* [Requirements]: Duplicate the records running from the line containing "How far from the camera would" through the line containing "50.6 inches", reproducing those lines exactly and including both end lines.

* [Records shown]:
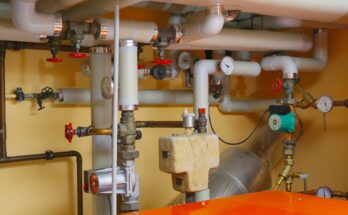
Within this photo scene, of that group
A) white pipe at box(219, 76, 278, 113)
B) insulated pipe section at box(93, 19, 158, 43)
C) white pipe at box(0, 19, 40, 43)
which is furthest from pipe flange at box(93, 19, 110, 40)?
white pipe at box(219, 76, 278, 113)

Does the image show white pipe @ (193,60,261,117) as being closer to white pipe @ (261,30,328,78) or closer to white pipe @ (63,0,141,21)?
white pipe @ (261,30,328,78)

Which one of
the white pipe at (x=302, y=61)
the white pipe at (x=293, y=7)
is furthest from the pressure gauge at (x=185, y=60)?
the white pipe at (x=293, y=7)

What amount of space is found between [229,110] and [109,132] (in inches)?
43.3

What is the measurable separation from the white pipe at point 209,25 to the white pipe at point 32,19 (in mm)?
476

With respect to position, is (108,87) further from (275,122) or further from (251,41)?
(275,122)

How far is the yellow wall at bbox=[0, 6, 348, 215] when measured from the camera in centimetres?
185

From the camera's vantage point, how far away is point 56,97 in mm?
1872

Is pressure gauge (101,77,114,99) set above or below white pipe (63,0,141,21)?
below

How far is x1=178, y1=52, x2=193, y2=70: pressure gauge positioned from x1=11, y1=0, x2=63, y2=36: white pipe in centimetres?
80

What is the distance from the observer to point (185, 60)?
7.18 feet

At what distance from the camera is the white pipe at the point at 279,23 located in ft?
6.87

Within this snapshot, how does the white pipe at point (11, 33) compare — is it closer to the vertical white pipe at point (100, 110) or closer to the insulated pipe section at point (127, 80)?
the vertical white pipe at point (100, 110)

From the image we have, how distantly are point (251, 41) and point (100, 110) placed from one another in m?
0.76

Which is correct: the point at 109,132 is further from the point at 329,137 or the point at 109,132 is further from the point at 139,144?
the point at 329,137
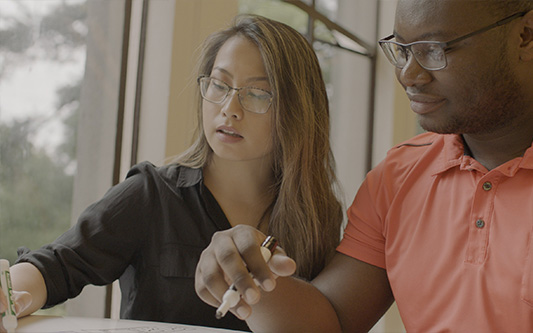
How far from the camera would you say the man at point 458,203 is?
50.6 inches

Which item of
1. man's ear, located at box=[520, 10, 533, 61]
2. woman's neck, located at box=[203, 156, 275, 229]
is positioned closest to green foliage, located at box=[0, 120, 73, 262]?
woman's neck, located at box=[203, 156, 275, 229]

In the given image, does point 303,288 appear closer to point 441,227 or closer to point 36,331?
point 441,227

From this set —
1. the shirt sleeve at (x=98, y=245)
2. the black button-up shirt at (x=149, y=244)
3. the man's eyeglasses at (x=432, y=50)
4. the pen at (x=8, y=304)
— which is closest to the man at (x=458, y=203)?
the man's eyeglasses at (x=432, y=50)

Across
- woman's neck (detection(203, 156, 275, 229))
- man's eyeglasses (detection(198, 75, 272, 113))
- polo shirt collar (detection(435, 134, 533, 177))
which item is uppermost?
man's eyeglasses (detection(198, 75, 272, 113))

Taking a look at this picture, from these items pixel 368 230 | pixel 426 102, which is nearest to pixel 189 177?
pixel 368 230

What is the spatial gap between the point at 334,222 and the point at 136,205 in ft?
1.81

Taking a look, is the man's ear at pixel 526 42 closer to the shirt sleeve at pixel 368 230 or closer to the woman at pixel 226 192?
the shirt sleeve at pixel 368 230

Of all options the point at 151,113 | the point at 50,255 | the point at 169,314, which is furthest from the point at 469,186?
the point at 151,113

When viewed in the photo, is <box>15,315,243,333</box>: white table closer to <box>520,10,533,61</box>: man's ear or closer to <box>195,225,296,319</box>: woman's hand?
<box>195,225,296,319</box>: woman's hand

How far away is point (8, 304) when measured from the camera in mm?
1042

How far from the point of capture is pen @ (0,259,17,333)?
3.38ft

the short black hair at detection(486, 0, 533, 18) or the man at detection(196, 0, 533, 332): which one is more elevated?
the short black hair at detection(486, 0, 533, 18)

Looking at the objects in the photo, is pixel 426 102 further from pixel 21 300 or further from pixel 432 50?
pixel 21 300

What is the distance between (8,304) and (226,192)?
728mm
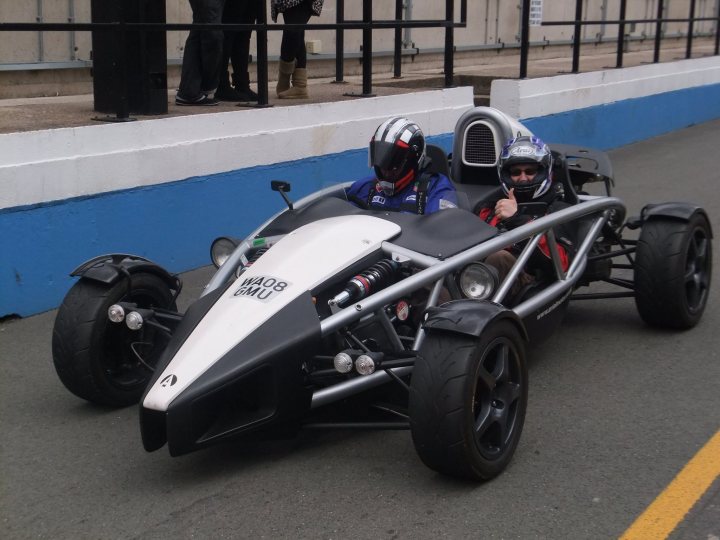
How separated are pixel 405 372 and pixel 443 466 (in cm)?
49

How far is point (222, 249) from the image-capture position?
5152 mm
--
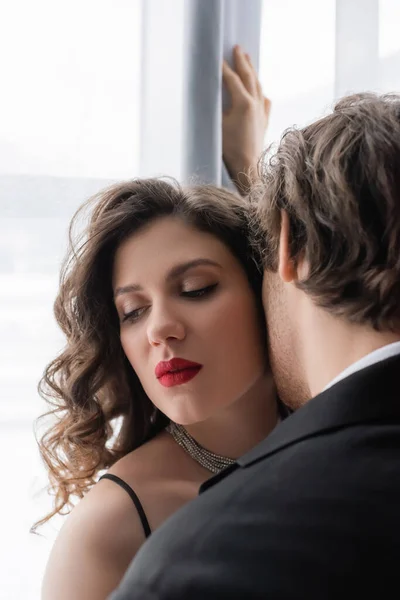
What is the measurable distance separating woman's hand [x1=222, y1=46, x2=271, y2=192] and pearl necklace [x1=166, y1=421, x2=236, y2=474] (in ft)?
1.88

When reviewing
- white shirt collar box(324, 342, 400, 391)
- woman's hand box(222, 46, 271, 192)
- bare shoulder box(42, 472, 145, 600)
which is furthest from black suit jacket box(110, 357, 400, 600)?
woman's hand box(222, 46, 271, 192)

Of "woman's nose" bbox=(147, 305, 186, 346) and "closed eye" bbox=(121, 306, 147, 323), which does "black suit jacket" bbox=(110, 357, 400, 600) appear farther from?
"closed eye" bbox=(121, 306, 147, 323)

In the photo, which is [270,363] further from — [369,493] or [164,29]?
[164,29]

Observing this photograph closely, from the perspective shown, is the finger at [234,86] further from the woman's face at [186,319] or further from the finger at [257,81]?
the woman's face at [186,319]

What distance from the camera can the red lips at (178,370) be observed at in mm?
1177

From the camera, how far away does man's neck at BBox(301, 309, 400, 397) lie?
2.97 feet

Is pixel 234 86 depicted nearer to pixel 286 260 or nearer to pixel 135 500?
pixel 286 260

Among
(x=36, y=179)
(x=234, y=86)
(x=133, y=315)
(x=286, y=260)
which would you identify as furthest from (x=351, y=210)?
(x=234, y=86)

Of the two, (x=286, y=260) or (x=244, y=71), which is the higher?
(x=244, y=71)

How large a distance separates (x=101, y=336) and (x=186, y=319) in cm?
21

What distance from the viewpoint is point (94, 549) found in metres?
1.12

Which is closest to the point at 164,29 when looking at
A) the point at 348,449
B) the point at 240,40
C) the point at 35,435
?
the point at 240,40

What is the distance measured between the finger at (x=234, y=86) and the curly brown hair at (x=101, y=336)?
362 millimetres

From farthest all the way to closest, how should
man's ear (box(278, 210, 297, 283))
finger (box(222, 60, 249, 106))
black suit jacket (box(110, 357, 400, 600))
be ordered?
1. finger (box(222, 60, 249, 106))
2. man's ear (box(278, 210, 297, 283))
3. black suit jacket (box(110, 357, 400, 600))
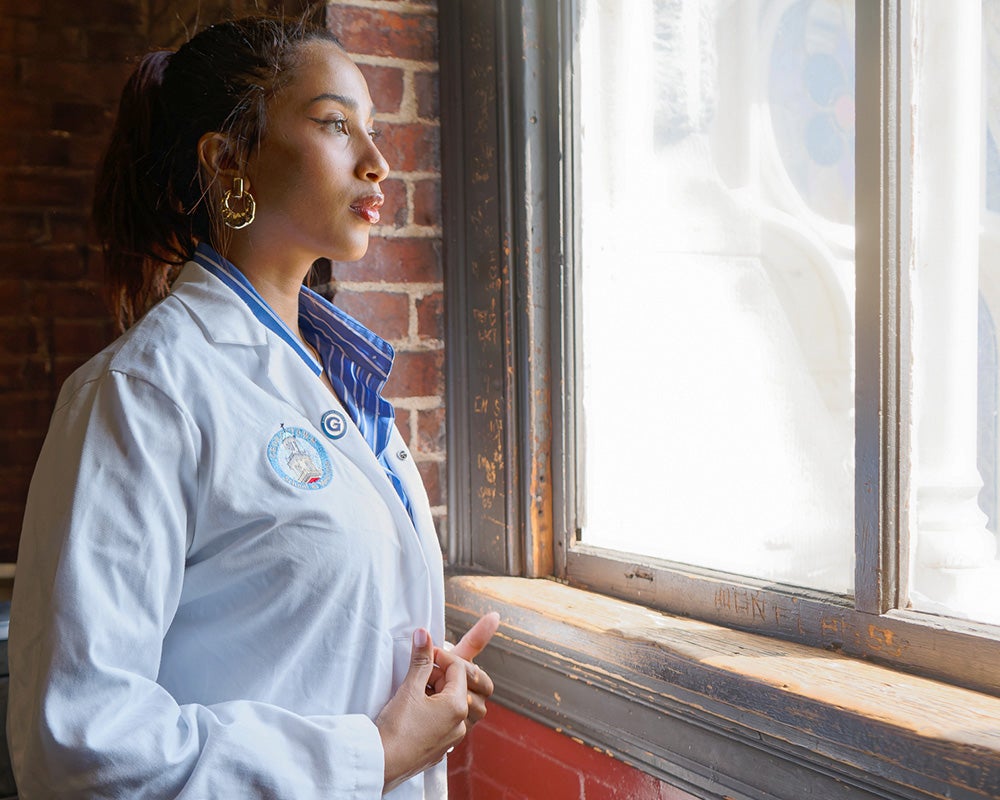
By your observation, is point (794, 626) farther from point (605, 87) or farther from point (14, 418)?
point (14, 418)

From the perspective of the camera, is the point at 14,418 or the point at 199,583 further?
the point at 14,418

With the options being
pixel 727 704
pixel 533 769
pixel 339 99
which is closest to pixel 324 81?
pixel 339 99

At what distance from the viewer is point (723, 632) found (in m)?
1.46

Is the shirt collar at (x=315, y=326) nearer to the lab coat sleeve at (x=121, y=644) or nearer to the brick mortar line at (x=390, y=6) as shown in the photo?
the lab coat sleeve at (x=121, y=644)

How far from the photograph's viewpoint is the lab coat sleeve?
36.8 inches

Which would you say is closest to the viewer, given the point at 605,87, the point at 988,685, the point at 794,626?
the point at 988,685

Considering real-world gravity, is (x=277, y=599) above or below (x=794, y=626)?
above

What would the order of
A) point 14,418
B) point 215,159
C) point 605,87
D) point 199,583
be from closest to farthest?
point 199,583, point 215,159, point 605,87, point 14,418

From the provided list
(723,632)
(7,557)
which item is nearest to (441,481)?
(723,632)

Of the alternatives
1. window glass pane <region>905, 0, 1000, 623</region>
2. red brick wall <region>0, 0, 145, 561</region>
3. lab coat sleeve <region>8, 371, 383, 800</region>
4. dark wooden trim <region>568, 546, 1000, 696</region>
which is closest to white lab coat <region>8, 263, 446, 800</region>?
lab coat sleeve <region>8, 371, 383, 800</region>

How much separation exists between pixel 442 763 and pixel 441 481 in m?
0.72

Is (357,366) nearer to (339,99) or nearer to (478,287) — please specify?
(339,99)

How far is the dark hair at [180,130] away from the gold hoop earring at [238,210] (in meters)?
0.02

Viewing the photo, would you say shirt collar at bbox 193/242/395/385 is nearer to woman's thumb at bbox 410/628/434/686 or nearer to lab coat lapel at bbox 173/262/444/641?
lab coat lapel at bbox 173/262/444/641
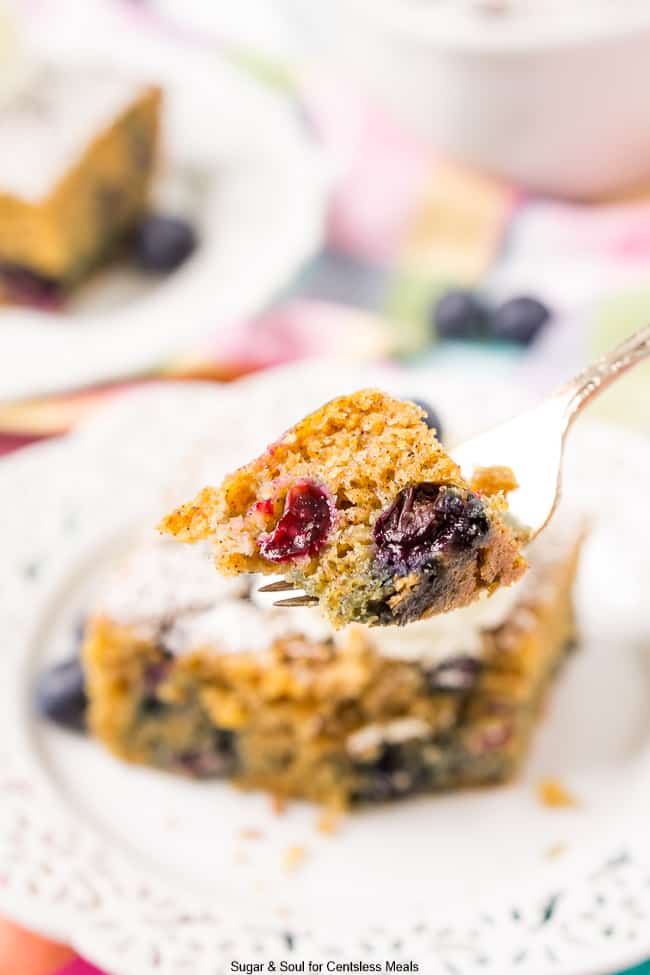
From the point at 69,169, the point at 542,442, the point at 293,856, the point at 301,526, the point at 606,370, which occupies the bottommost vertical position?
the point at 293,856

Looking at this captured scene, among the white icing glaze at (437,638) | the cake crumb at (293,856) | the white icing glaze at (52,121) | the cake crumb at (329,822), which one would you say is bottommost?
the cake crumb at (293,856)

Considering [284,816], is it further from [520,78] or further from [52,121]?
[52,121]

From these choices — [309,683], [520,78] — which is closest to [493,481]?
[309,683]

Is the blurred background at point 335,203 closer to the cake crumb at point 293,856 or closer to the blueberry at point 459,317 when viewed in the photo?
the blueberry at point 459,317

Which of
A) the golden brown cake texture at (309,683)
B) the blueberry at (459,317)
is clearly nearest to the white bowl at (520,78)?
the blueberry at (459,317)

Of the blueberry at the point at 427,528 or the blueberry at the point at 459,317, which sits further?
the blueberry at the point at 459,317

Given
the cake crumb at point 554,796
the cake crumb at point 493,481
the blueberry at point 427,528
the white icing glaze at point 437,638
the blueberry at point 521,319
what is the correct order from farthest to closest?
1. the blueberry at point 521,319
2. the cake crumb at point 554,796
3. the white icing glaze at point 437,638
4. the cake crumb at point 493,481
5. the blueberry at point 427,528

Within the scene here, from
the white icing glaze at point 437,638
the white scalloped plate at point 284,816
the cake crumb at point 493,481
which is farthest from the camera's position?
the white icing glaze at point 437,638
---
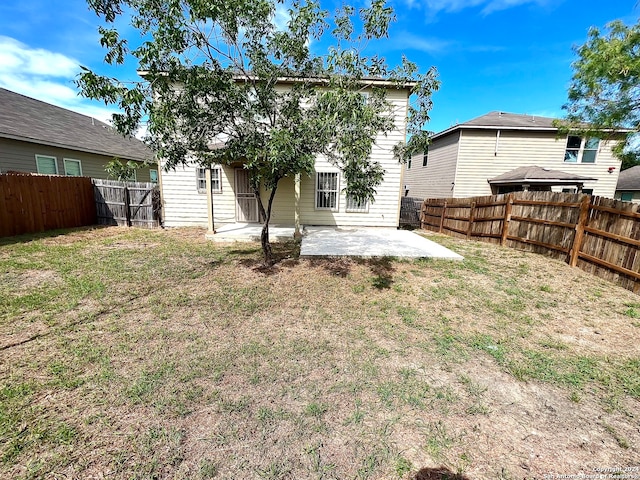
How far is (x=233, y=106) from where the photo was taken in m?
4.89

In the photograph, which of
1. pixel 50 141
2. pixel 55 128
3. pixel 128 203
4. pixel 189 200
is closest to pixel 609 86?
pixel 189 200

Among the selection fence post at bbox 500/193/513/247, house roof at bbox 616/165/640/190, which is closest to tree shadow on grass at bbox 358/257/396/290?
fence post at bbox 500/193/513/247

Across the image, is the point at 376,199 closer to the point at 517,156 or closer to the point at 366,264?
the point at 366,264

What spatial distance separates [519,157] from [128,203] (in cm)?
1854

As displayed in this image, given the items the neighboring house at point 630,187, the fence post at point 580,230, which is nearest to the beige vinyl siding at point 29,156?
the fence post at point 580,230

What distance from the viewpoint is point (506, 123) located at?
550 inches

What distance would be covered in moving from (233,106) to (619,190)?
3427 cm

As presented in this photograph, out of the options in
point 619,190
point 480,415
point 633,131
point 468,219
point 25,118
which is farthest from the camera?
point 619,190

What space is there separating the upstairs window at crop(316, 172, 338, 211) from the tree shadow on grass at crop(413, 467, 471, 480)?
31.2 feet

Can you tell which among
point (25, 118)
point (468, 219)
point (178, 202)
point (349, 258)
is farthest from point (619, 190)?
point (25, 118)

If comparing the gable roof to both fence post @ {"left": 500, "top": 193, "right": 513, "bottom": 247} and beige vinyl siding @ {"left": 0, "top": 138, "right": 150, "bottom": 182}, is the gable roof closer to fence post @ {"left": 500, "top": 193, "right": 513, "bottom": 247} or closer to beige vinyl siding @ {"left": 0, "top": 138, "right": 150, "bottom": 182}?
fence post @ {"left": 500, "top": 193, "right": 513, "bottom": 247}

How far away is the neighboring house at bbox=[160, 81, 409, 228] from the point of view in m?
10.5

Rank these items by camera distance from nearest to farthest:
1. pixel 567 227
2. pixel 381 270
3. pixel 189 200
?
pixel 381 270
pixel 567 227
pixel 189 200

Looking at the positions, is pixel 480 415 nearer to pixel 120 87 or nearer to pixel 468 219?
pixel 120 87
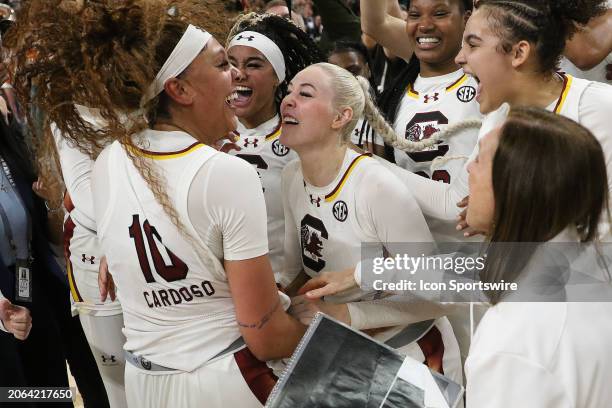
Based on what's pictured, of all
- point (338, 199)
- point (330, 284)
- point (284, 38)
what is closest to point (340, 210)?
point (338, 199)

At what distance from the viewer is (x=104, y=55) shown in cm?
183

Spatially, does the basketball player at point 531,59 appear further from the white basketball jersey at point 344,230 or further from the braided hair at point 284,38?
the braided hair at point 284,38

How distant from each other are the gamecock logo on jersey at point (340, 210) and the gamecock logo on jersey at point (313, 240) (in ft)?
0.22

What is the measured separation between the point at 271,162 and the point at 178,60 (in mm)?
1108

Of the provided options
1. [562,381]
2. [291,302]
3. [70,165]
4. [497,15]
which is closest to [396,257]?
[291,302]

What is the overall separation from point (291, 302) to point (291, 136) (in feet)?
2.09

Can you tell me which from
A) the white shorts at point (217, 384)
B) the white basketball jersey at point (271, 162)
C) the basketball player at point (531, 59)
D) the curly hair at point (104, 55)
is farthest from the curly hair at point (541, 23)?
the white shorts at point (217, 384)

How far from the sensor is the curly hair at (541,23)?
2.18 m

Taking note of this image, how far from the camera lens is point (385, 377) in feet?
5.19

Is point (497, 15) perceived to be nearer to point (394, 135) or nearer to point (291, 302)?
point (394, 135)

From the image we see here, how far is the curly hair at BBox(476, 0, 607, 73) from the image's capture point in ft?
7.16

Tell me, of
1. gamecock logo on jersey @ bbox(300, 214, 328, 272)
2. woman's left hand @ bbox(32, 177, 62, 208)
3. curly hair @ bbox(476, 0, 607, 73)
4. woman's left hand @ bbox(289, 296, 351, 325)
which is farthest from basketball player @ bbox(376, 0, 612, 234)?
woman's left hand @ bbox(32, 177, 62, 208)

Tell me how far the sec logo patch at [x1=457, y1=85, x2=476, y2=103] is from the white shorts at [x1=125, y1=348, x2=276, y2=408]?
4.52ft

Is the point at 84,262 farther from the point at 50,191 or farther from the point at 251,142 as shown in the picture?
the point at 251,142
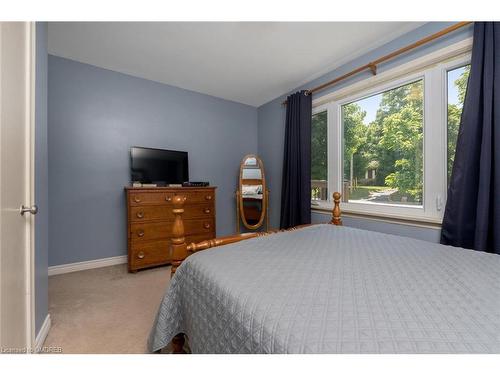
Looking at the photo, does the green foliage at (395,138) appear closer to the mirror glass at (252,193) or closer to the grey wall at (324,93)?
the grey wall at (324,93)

* [Written reply]:
How far from the camera would you say the man at point 458,203 is?
50.6 inches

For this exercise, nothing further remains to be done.